NovelToon NovelToon
Chaotic Destiny

Chaotic Destiny

Status: sedang berlangsung
Genre:Action / Fantasi / Mengubah Takdir / Epik Petualangan / Perperangan / Light Novel
Popularitas:7.6k
Nilai: 5
Nama Author: Kyukasho

Ratusan tahun lalu, umat manusia hampir punah dalam peperangan dahsyat melawan makhluk asing yang disebut Invader—penghancur dunia yang datang dari langit dengan satu tujuan: merebut Bumi.

Dalam kegelapan itu, lahirlah para High Human, manusia terpilih yang diinkarnasi oleh para dewa, diberikan kekuatan luar biasa untuk melawan ancaman tersebut. Namun kekuatan itu bukan tanpa risiko, dan perang abadi itu terus bergulir di balik bayang-bayang sejarah.

Kini, saat dunia kembali terancam, legenda lama itu mulai terbangun. Para High Human muncul kembali, membawa rahasia dan kekuatan yang bisa menyelamatkan atau menghancurkan segalanya.

Apakah manusia siap menghadapi ancaman yang akan datang kembali?

Karya ini diterbitkan atas izin NovelToon Kyukasho, isi konten hanyalah pandangan pribadi pembuatnya, tidak mewakili NovelToon sendiri

Chapter 22 Remake: Tetaplah Hidup

Lorong itu makin menyempit, tapi Aria terus berlari tak peduli. Busur di tangannya bergetar seakan ikut merasakan kegelisahan tuannya. Setiap napas yang ia hembuskan mengukir embun di udara dingin tambang.

Dan... Di depan sana—

Matanya membelalak.

Tiga sosok Invader berdiri di dekat dinding akar yang menggembung— bangkai akar raksasa yang jelas bukan milik alam biasa. Salah satu di antaranya adalah Invader tingkat menengah, lengan kirinya robek dan menghitam, masih menganga. Dua lainnya adalah tingkat rendah—bergerak liar seperti anjing rakus yang mengendus bau darah.

“Dia terluka... jadi ini sisa pertempuran Sho!”

Detak jantung Sho perlahan-lahan melemah. Aria bisa merasakan itu, seperti dentuman kecil di dada sendiri—hampir pudar. Ia menaikkan busurnya, menarik napas.

Namun langkah-langkah berat petualang lainnya menyusul dari belakang.

“Tunggu! Apa yang ingin kau lakukan?!” Teriak salah satu petualang elit. “Mereka akan mencabik mu! Mundur... Pancing mereka ke luar... Kita punya formasi jebakan sihir di permukaan atas!”
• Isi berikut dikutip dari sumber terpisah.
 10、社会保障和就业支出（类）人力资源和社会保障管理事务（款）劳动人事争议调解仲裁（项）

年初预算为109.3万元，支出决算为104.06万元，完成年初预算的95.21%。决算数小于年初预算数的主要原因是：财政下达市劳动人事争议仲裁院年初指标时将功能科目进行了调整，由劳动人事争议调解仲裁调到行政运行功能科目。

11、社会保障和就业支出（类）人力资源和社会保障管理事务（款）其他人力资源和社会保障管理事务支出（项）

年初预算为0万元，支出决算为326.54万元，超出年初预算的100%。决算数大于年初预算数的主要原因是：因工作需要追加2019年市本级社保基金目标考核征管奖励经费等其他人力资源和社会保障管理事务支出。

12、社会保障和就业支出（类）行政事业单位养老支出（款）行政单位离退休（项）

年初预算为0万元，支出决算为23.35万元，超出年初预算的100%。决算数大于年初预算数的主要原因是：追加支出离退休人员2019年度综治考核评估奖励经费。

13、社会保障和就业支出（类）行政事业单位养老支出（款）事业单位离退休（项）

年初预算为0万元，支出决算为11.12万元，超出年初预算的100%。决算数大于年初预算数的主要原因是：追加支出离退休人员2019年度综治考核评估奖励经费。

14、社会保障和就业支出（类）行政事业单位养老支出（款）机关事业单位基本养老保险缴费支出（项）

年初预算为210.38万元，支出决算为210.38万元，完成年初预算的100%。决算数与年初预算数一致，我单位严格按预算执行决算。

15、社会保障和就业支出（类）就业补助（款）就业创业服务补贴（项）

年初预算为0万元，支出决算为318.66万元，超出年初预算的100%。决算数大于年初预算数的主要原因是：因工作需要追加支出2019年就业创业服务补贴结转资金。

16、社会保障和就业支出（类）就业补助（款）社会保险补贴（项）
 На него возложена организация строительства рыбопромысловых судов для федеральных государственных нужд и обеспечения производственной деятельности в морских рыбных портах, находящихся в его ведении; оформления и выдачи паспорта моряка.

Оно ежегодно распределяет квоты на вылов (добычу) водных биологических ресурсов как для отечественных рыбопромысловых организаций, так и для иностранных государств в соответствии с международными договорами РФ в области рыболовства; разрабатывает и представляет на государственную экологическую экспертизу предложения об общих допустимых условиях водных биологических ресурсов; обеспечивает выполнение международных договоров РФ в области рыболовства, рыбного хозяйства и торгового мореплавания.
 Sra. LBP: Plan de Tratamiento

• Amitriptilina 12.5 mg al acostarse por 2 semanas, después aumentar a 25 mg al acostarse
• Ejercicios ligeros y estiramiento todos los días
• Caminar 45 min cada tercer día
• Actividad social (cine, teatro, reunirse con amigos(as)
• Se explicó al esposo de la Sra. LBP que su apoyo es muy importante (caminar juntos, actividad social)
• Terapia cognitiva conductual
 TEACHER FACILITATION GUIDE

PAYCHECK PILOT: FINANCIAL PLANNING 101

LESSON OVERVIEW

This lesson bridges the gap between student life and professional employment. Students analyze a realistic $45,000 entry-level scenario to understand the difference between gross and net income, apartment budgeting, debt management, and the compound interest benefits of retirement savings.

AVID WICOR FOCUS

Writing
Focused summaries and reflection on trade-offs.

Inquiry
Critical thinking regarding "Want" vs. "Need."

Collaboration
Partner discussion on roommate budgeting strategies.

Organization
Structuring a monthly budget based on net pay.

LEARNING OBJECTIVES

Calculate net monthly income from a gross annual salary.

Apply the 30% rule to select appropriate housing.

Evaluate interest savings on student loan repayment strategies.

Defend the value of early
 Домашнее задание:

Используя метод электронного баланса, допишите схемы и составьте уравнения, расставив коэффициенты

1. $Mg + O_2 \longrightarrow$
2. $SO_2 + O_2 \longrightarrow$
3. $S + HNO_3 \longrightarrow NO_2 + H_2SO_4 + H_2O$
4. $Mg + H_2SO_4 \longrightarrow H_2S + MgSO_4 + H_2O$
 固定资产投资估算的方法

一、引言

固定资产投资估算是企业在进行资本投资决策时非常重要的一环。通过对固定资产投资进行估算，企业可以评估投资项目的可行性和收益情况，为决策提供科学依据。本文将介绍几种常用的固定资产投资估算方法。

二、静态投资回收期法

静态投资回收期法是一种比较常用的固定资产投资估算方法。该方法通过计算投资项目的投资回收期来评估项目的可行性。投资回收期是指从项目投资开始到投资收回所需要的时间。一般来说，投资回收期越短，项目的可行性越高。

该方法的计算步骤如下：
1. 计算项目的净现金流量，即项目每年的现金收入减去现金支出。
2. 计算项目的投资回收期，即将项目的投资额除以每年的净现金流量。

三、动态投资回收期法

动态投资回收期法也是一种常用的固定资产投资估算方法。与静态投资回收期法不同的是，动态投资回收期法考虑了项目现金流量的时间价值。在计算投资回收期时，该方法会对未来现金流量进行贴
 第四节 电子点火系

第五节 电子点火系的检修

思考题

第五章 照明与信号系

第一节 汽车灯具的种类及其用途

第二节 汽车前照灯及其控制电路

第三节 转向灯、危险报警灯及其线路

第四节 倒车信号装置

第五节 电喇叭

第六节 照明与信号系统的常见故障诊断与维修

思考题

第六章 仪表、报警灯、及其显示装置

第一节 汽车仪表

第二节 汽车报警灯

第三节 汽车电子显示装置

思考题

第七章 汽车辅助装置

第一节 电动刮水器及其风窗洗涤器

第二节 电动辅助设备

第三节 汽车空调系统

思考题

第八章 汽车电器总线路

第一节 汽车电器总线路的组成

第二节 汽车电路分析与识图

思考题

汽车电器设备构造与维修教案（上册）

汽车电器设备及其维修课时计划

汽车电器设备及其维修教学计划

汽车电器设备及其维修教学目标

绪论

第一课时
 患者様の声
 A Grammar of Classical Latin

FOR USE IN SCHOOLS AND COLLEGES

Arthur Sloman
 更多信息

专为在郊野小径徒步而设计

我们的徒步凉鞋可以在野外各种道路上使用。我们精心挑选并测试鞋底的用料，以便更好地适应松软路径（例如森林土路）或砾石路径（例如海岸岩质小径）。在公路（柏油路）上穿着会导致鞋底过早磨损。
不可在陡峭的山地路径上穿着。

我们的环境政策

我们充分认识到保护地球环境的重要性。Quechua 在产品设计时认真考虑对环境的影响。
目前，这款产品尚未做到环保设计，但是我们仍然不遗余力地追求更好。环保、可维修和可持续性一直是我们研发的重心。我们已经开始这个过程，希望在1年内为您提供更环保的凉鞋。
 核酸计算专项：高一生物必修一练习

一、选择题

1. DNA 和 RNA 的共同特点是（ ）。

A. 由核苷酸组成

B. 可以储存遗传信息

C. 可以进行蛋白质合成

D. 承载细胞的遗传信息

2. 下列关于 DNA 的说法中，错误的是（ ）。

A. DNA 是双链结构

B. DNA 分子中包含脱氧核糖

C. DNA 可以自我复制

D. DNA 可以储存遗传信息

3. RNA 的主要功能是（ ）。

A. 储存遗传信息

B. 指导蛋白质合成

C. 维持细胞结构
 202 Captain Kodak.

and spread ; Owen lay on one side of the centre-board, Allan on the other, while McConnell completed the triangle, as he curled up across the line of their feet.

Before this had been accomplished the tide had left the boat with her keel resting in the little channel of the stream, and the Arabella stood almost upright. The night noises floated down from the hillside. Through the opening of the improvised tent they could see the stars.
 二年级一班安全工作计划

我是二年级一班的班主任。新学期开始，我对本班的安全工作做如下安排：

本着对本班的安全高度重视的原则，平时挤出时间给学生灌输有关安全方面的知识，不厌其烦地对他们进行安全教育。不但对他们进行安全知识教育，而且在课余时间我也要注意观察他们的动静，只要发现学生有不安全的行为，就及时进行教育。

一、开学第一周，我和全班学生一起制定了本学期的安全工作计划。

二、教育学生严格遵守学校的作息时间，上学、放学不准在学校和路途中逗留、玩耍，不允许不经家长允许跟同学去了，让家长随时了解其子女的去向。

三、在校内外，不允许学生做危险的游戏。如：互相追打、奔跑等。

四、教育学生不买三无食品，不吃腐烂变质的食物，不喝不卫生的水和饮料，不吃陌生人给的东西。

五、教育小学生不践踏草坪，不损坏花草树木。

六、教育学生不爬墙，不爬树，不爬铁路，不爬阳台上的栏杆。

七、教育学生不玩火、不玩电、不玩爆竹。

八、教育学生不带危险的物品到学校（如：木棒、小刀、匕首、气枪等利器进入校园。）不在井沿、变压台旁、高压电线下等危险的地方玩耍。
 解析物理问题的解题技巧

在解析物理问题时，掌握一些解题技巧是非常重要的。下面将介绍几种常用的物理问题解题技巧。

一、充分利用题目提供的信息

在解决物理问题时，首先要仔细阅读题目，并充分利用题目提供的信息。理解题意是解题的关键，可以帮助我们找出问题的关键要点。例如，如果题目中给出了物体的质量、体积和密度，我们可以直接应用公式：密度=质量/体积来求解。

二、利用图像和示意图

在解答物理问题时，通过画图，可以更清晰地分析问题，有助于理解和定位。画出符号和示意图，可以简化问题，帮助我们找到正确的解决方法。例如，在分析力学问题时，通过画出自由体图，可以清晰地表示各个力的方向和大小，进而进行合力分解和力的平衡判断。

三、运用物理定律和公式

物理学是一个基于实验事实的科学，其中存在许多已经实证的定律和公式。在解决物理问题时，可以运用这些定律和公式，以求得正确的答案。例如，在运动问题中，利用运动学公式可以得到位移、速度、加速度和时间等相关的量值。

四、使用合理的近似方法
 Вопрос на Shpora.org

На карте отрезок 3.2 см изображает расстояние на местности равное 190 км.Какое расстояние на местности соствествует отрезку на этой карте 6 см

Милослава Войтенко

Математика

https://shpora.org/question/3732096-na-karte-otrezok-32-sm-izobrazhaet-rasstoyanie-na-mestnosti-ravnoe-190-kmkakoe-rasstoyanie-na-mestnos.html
Penembak jarak jauh di belakang ikut berseru panik. “Benar! Di tempat sempit kita tidak punya ruang gerak—kau akan dijadikan target empuk!”

Namun Aria tak gentar. Mata emasnya menyala seperti pisau cahaya bulan. Tangan kanannya menggenggam busur sekeras mungkin, hingga buku-buku jarinya memutih. Ia bahkan tak menoleh.

“Tidak ada waktu.”

Suaranya tenang, namun basah oleh emosi.

“Aku harus melawan mereka...” Ia menggigit bibirnya, “...Sho masih hidup, tapi jantungnya melemah. Jika aku menunda sedetik saja—dia bisa mati.”

Para petualang saling pandang, ragu.

“itu Invader tingkat menengah... Kau mungkin High Human, tapi ini sangat berisiko.”

Aria mengangkat busur peraknya. Begitu ia menarik tali busur, cahaya emas menyembur membentuk anak panah matahari. Terang... Panas... tapi getarannya limbung—sekilas saja terlihat kurang stabil.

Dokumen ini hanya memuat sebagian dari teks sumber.